ALBANY, GA (WALB) - Four metro Atlanta counties were declared disaster areas by the president Thursday. Vice president Joe Biden will be in the Atlanta area to survey the damage.

The disaster declaration makes federal funding available to affected residents of Cobb, Spalding, Douglas, and Cherokee counties. Aid may include grants to help pay for temporary housing, home repairs and other serious disaster-related expenses.

Nine people were killed in the flooding. Damage estimate stand at around $250 million.

The majority of the victims in Atlanta died in the flooded vehicles, swept away by rain-swollen creeks and streams.

And in it least one case, a Gwinnett County woman had time to call 911 to say she was floating in a flooded mini-van that was slowing sinking.

Would we know what to do if we were trapped inside a sinking vehicle?  It only takes six inches of standing water to reach the bottom of most passenger cars, causing a loss of control and stalling.
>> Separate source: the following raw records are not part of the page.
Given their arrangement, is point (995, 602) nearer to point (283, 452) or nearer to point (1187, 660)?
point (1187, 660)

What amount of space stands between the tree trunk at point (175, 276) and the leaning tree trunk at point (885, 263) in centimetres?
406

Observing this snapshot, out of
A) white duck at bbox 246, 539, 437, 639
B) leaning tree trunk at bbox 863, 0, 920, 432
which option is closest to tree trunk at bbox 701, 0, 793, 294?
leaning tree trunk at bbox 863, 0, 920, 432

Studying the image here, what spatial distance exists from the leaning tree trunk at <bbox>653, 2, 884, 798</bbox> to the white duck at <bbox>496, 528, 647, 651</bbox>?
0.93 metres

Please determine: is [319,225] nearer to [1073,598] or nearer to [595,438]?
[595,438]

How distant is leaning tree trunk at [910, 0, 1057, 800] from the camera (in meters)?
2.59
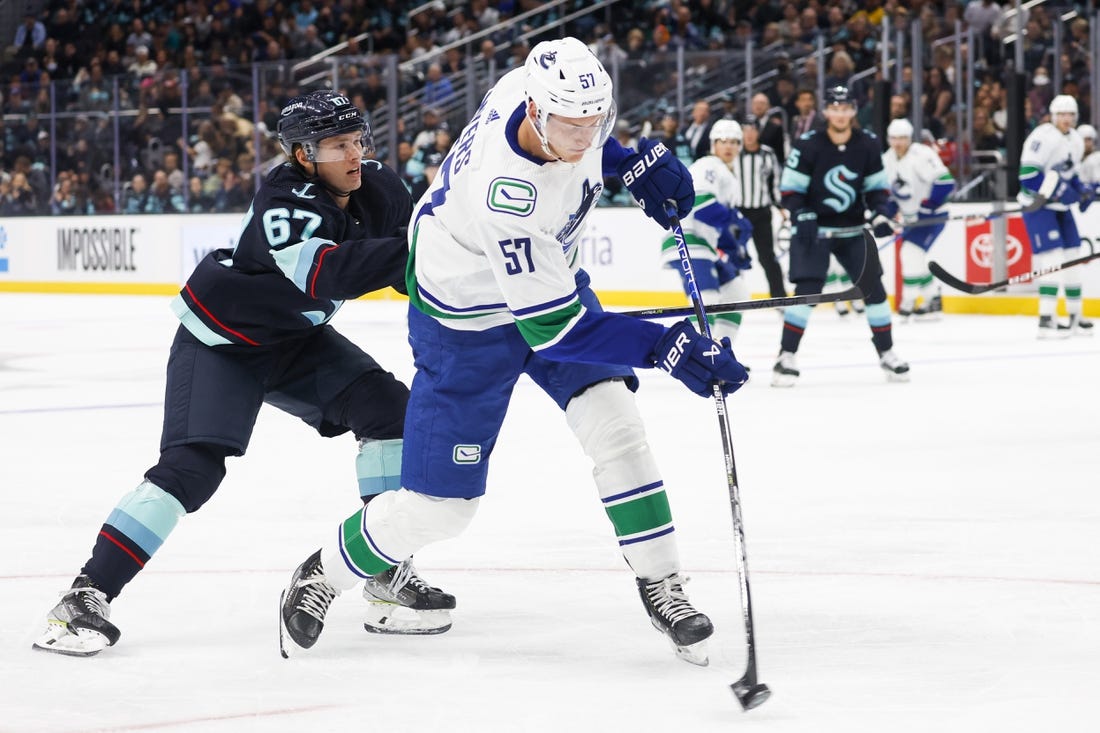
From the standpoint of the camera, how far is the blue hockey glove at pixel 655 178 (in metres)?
3.07

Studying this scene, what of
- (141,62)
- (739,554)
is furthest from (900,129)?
(141,62)

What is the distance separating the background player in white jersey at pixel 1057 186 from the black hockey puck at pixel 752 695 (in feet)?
25.2

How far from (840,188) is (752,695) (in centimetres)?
541

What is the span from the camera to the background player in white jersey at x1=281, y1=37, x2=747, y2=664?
8.50ft

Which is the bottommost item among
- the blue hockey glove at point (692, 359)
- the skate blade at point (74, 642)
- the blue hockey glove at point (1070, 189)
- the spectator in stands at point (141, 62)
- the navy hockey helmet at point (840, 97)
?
the skate blade at point (74, 642)

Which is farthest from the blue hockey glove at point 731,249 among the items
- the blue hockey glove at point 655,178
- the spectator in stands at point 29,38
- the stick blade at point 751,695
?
the spectator in stands at point 29,38

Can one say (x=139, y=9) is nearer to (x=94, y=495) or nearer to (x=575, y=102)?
(x=94, y=495)

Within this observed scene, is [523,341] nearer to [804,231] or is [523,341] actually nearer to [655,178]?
[655,178]

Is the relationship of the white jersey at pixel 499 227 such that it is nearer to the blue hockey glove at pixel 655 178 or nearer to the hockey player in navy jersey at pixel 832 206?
the blue hockey glove at pixel 655 178

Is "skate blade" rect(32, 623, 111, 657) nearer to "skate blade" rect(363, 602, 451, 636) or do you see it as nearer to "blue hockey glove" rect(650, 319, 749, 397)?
"skate blade" rect(363, 602, 451, 636)

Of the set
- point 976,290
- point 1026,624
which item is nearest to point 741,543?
point 1026,624

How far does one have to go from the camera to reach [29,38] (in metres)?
19.6

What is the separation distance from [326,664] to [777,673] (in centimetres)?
76

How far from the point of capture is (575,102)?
2.56 metres
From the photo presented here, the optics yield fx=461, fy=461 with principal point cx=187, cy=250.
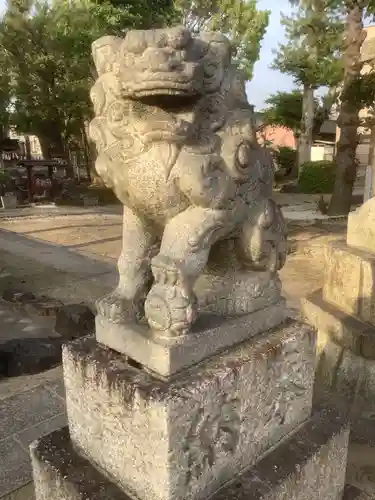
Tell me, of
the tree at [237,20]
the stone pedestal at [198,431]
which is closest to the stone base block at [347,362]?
the stone pedestal at [198,431]

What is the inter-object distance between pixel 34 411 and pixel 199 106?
1.78 m

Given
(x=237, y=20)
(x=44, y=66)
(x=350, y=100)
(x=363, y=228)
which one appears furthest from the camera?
(x=237, y=20)

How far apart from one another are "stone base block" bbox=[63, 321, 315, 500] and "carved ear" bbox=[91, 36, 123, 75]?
83cm

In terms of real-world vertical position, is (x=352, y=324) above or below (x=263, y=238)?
below

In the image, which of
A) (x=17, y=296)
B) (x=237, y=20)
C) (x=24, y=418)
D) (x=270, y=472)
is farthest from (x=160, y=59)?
(x=237, y=20)

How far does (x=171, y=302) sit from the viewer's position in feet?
4.00

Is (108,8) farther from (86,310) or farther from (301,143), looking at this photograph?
(86,310)

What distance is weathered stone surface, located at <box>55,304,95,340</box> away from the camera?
3.79 metres

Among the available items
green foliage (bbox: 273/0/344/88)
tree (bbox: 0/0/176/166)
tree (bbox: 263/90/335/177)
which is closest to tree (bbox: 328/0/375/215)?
green foliage (bbox: 273/0/344/88)

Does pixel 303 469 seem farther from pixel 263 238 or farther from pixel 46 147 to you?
pixel 46 147

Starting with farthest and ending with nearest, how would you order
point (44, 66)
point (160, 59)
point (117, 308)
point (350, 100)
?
1. point (44, 66)
2. point (350, 100)
3. point (117, 308)
4. point (160, 59)

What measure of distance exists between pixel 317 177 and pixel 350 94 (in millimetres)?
7401

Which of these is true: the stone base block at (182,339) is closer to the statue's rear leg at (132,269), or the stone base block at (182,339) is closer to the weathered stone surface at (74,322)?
the statue's rear leg at (132,269)

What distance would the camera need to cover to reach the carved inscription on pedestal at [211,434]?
1.25 metres
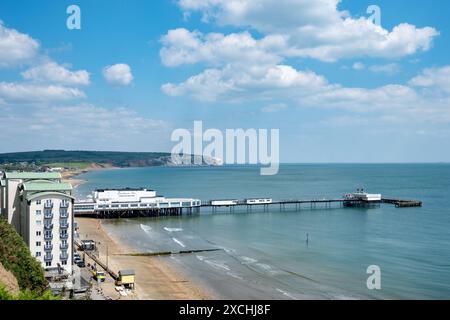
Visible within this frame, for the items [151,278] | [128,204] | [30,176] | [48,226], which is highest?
[30,176]

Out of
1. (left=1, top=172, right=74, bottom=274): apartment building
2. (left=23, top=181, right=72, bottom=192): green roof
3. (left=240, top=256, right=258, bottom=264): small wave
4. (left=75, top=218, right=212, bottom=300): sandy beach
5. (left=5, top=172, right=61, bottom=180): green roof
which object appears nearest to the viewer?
(left=75, top=218, right=212, bottom=300): sandy beach

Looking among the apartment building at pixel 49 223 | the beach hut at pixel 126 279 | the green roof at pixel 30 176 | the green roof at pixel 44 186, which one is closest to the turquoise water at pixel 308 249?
the beach hut at pixel 126 279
In a foot of water, that's only this deep a car will float, so the best advice from emergency responders, never drive into standing water.

Five of the nine people killed in north Georgia floodwaters died in their submerged vehicles. Last spring when southwest Georgia was drenched in 15 inches of rain drivers in Albany and Thomasville had to be rescued when flood waters swallowed their cars. Emergency responders say the best advice is never to drive across a flooded roadway.
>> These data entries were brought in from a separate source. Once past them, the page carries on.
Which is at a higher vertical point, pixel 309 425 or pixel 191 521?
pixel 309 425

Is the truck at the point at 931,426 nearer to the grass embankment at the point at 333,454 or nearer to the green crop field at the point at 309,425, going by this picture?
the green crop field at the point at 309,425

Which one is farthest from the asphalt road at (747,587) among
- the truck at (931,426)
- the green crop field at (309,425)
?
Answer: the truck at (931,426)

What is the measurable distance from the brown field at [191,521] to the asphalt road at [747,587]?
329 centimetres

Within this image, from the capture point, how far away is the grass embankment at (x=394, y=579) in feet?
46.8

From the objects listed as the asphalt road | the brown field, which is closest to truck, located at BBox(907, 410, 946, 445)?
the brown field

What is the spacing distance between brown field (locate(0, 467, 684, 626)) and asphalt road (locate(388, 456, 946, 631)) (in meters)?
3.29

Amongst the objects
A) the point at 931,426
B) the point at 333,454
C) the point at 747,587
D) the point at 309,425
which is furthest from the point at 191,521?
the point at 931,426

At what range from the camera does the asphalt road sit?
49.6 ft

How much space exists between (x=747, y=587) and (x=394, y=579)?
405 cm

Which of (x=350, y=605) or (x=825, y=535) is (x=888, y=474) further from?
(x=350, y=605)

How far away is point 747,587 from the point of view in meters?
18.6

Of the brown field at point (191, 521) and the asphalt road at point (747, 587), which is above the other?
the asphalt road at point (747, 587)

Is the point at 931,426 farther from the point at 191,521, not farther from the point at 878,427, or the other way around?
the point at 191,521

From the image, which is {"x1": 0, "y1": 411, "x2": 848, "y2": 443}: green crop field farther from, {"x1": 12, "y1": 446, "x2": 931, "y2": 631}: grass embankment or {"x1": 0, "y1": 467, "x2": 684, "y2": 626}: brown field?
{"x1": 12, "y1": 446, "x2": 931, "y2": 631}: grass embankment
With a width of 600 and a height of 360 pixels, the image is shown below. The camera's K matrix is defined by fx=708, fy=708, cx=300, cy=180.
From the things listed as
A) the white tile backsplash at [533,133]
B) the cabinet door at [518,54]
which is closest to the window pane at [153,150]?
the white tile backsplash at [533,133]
"The best thing to do is stay out of water if you don't know what the bottom looks like," said Dougherty Co. EMA Director James Carswell.
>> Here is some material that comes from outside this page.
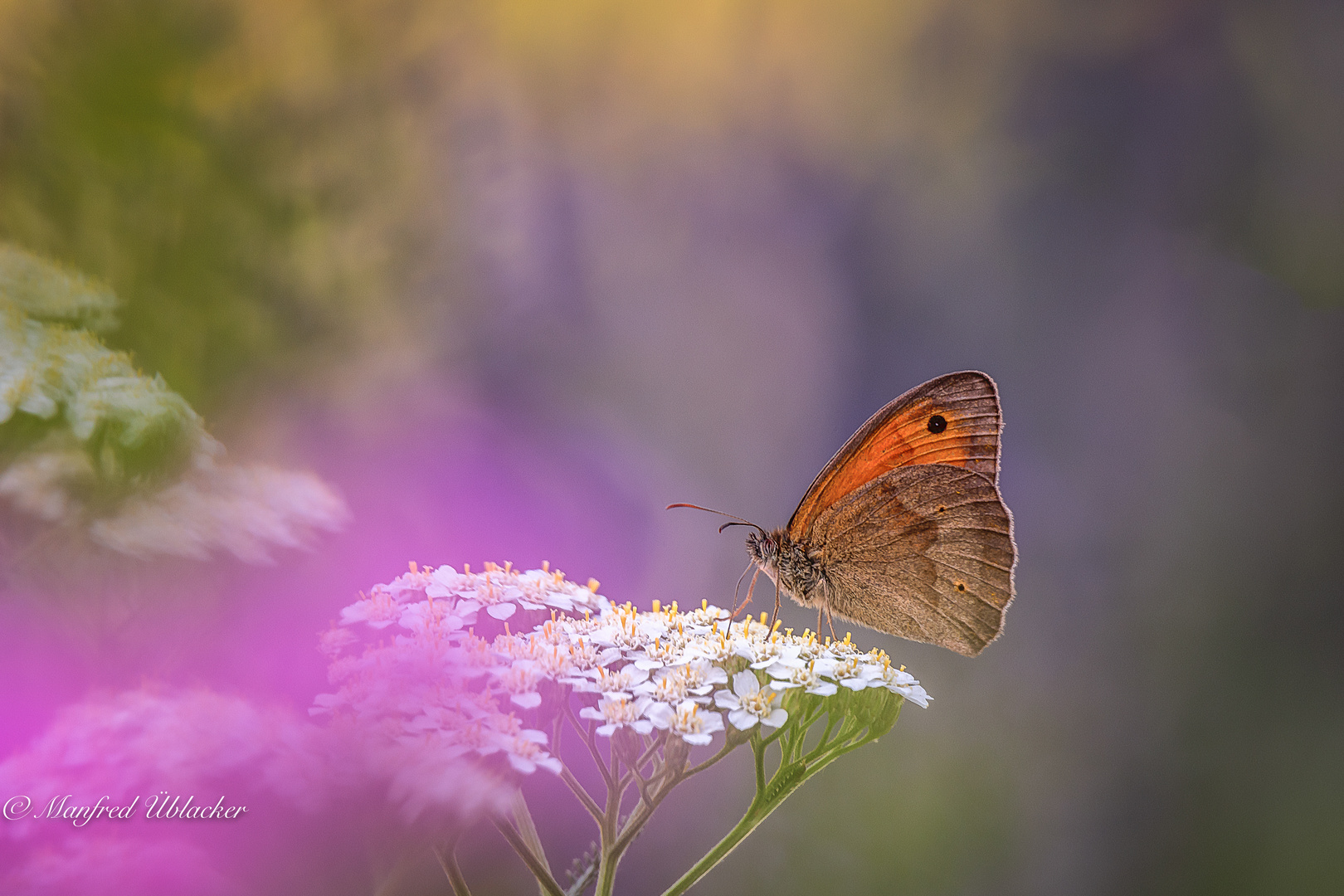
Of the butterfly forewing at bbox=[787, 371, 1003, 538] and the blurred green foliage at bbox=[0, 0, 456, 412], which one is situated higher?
the butterfly forewing at bbox=[787, 371, 1003, 538]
If you find yourself trapped, here's what you need to know. "The first thing you do is roll down the windows, whether electric or manual," said Carswell.

Hold on tight to a part of the car, like a steering wheel, when water fills the car swim out.

"Your best chance of survival if you're in running water is getting out of the vehicle and either using the vehicle for a floatation device or a stationary object to climb onto like a tree or another stationary object," said Carswell. 

Keep in mind if water covers the electrical contacts it's going to short out your electric windows in that case something like this life hammer might help.

"There are things like spring loaded punches that will actually break tempered glass."

Don't try the front windshield, it's double paned glass and resistant to break, always use a side window.

"Obviously the side windows are the ones if you're going to go that route."

The last thing which is the toughest, is not to panic. Emergency officials say you have about 30 seconds to get out of a sinking car.

That's why they say understanding how to escape a sinking car is something to stop and think about incase you ever end up in that situation.

Drowning ranks fourth on the list for unintentional injuries. Two feet of rushing water can carry away most vehicles including SUV's and Pick-ups.